Près de deux heures de marche nous sépare du front du glacier. Nous zigzaguons dans les forêts de mélèzes. Eux aussi évoluent avec le réchauffement. Comme d’autres espèces, ils s’installent plus haut en altitude.

L’alpinisme a commencé dans la région au XIXe siècle.

L’alpinisme a commencé dans la région au XIXe siècle.

PHOTOGRAPHIE DE Thibaut Blais

Un torrent translucide dévale la pente. « On l’appelle le torrent de la momie » explique doctement Claude en pointant l’eau avec son bâton de randonneur « parce que l’on retrouve parfois des alpinistes momifiés dans le glacier plus haut». L’alpinisme a commencé dans la région au XIXe siècle. En 1828, le capitaine Adrien Durand fut le premier homme-dont on a la trace- à s’aventurer sur les sommets du pays des Écrins, pour élaborer une carte de la région avec précision. Ensuite, ce sont pour beaucoup des grimpeurs britanniques qui se lancèrent à l’assaut des cimes et baptisèrent de leurs noms d’outre-Manche – Tuckett, Whymper - les reliefs et refuges de la région.
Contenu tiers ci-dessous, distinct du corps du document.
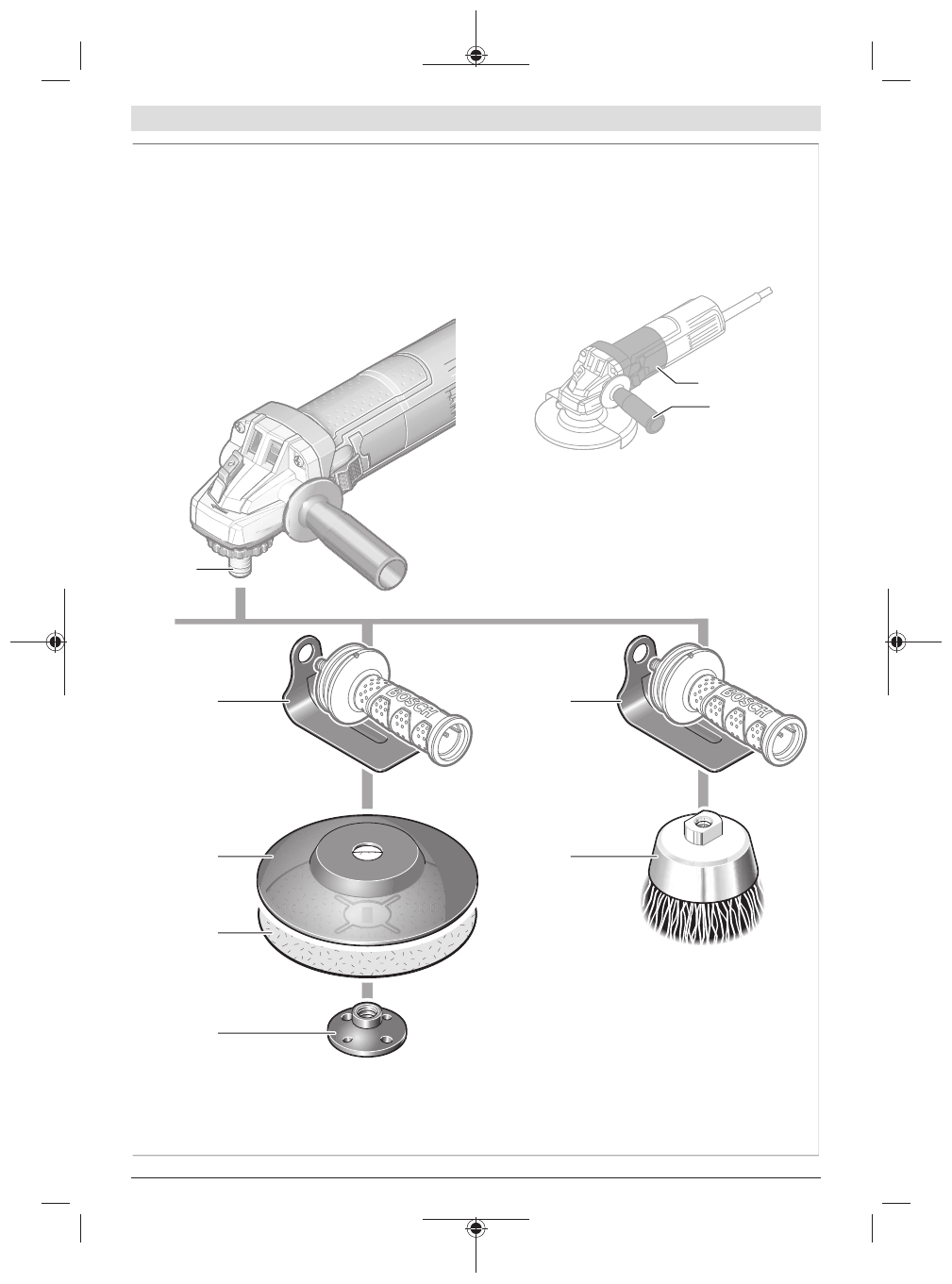 BOSCH

BOSCH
Eux n’étaient pas préoccupés par le changement climatique et ses effets sur la montagne. Il s’agissait alors simplement de ne pas donner sa raison d’être au torrent, et ne pas finir momifié..

L’haleine du vent se fait plus fraîche. À 2300 m d’altitude, nous arrivons enfin aux abords du glacier Blanc, ce monument de glace en danger. Depuis 1986, il a reculé de près d’un kilomètre ! « La plupart des glaciologues disent que cela va perdurer dans les prochaines années » indique Claude.

 Le changement climatique est à l’œuvre. Les experts estiment que même si nous limitions la hausse des températures aux objectifs de l’accord de Paris, nous pourrions sauver seulement près de 20 % de cette masse de glace d’ici 2100. Selon cette même étude, il pourrait aussi bien n’en rester qu’1 % si les émissions de gaz à effet de serre continuent d’augmenter.

En descendant, laissant derrière nous un camaïeu de blanc et de bleu, la beauté et le silence des lieux invitent à l’introspection. Le changement climatique modifie les paysages que nous connaissons. Les pentes de la montagne verdissent -des plantes colonisent les endroits laissés libres par la fonte des glaces. Les êtres humains devront s’adapter. Une constante, toutefois : ces cathédrales de pierre millénaires resteront indifférentes à notre sort.